### Document section
Select the best model from your iterations. The `get_output` function returns the best run and the fitted model for the last fit invocation. By using the overloads on get_output, you can retrieve the best run and fitted model for any logged metric or a particular iteration.

In [None]:
remote_run.wait_for_completion()
best_run, fitted_model = remote_run.get_output()
print(best_run)
print(fitted_model)

## Show best model type

Models generated by AutoML are not black boxes and can be inspected.

## Class balancing detection

Imbalanced data is commonly found in data for machine learning classification scenarios, and refers to data that contains a disproportionate ratio of observations in each class. This imbalance can lead to a falsely perceived positive effect of a model's accuracy, because the input data has bias towards one class, which results in the trained model to mimic that bias.

`get_guardraild()` = Function which prints and returns detailed results from running Guardrail verification.

In [None]:
guardrails = remote_run.get_guardrails()

## Feature Engineering

In Azure Machine Learning, data-scaling and normalization techniques are applied to make feature engineering easier. Collectively, these techniques and this feature engineering are called featurization in automated machine learning, or AutoML, experiments.

Automated ML makes it transparent to get this information from the fitted_model output from automated ML.

By calling `get_featurization_summary()` we will be able to retrieve the featurization summary for all the input features.

In [None]:
import pandas as pd
feature_engineered_sum = pd.DataFrame(fitted_model.named_steps['datatransformer'].get_featurization_summary())

### Data entries
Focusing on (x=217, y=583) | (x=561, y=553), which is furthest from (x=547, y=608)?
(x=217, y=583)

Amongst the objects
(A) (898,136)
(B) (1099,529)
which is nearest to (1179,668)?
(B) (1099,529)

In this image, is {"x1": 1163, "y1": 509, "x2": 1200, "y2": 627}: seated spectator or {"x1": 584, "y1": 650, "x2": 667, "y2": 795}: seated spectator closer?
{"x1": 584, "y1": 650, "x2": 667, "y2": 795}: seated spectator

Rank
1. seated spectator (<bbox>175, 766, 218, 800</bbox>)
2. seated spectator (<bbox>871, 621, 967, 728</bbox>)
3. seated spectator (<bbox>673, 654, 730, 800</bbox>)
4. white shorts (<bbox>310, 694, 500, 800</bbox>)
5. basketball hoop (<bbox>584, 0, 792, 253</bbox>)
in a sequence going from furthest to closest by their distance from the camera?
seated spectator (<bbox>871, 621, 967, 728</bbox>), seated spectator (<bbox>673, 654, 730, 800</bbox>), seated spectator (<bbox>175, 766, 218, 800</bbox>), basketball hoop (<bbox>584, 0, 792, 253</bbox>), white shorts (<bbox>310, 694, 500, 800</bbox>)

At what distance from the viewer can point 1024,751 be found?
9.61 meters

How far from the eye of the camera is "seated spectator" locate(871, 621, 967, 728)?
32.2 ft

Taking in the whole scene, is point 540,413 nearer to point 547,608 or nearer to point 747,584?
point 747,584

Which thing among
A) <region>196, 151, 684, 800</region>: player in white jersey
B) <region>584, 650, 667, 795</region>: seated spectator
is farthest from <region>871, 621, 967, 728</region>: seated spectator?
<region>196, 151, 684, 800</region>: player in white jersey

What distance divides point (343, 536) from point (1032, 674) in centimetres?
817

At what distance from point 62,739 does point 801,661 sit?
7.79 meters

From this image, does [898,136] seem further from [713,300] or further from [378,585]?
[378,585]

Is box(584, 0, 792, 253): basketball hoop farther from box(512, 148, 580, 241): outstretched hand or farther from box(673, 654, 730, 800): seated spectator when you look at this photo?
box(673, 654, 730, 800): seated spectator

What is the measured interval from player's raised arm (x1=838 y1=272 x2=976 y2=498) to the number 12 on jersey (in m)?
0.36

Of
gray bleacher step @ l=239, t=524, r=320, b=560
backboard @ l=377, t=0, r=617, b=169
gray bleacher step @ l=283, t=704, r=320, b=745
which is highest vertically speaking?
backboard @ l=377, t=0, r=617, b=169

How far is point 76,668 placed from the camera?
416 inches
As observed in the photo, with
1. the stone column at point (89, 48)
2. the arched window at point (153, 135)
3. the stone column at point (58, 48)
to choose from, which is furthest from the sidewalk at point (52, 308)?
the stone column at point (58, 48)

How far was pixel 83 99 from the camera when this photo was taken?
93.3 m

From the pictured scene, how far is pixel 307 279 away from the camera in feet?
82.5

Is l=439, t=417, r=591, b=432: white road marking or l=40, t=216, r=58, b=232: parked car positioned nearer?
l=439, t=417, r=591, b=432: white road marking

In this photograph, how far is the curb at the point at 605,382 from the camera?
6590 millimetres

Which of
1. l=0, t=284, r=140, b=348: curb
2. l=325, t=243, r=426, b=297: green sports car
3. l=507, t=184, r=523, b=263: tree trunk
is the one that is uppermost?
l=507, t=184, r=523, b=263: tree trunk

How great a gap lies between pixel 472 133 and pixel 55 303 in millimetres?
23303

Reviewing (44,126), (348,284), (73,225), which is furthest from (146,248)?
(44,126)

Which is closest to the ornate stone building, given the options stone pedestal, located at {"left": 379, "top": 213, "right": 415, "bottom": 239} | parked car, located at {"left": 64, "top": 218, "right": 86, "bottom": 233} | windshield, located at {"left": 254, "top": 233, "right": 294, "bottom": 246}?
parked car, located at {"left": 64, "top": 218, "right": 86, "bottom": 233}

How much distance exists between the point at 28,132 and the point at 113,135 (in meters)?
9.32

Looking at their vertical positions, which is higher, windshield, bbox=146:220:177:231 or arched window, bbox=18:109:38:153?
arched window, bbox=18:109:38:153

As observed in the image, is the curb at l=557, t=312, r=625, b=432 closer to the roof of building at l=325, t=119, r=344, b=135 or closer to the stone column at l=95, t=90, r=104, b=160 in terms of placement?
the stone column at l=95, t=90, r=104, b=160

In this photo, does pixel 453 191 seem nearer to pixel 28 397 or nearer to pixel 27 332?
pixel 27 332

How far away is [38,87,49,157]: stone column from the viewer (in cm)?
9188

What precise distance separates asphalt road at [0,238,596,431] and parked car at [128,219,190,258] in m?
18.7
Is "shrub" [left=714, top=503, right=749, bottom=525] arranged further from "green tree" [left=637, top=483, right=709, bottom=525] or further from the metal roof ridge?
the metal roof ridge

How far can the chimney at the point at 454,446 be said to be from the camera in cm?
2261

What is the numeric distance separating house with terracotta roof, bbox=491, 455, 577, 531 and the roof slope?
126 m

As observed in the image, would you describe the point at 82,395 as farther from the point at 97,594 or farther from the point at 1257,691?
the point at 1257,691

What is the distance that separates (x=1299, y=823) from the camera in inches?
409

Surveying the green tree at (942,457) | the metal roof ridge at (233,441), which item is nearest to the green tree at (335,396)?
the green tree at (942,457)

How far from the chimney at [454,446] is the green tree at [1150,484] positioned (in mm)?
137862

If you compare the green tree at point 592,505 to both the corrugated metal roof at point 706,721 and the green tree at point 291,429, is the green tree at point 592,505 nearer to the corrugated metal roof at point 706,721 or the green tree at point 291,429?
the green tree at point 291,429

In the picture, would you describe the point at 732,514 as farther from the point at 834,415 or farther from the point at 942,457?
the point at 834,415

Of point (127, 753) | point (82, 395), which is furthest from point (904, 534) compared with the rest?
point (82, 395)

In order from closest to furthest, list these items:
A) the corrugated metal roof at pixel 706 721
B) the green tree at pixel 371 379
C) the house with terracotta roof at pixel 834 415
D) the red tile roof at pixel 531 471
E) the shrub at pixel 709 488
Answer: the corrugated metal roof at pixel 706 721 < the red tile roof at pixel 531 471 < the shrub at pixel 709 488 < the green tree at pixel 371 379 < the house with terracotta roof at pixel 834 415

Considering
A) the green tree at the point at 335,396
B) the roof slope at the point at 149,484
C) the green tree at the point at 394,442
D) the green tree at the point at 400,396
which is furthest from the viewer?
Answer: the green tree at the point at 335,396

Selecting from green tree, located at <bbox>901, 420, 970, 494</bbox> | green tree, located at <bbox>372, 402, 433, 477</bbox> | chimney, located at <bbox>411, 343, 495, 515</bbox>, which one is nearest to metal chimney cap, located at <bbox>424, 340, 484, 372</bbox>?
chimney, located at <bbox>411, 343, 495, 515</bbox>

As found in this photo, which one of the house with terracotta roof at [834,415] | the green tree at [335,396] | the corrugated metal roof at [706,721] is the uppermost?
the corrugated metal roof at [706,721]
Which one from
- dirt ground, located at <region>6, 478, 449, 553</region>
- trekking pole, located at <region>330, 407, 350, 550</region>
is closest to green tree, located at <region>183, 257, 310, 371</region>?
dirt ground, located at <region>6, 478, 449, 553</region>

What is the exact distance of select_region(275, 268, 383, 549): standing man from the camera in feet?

### Required actions
[a] According to the AutoML notebook text, what does the `get_output` function return?
[b] Extend the AutoML notebook text, picking up right after its final line.
The material is unrelated to the AutoML notebook text.

### In response
[a] It returns the best run and the fitted model for the last fit invocation.

[b]
feature_engineered_sum

## Engineered Features Importance

The ExplanationClient object defines the client that uploads and downloads explanations. The best run is passed as an argument, and from it the explanations are stored as raw_explanations.

For more information on **ExplanationClient**, please visit: [Microsoft ExplanationClient Class Documentation](https://docs.microsoft.com/en-us/python/api/azureml-interpret/azureml.interpret.explanationclient?view=azure-ml-py)

In [None]:
import matplotlib.pyplot as plt
from azureml.interpret import ExplanationClient
import seaborn as sns

client = ExplanationClient.from_run(best_run)

## Raw Features Importance

The `download_model_explanation()` function downloads a model explanation that has been stored in run history.

The  `get_feature_importance_dict()` function prints out a dictionary that holds the top feature names and values

In [None]:
raw_explanations = client.download_model_explanation(raw=True)
summ = pd.DataFrame(raw_explanations.get_feature_importance_dict(), index = ['Importance'])
with sns.plotting_context('notebook', font_scale=1.4):
    plt.subplots(figsize=(13,9))
    sns.barplot(data=summ.iloc[:10,:10], orient='h').set_title('Raw Explanations Feature Importance')

In [None]:
print("You can visualize the engineered explanations under the 'Explanations' tab in the AutoML run at:\n" + best_run.get_portal_url())

# Responsible ML

## InterpretML

Interpretability is critical for data scientists, auditors, and business decision makers alike to ensure compliance with company policies, industry standards, and government regulations

Using the classes and methods in the SDK, you can:

* Explain model prediction by generating feature importance values for the entire model and/or individual datapoints.
* Achieve model interpretability on real-world datasets at scale, during training and inference.
* Use an interactive visualization dashboard to discover patterns in data and explanations at training time

As our next step we will retrieve our trained model and instantiate the Explainability Dashboard with the data we encoded above.

After the Explainability Dashboard has loaded you will be able to navigate through the user interface to identify the most important features of your new model.

In [None]:
import joblib
from interpret_community.widget import ExplanationDashboard
from azureml.interpret import ExplanationClient

best_run.download_file('outputs/model.pkl')
model_testing = joblib.load('model.pkl')

explanations = client.download_model_explanation(raw=True)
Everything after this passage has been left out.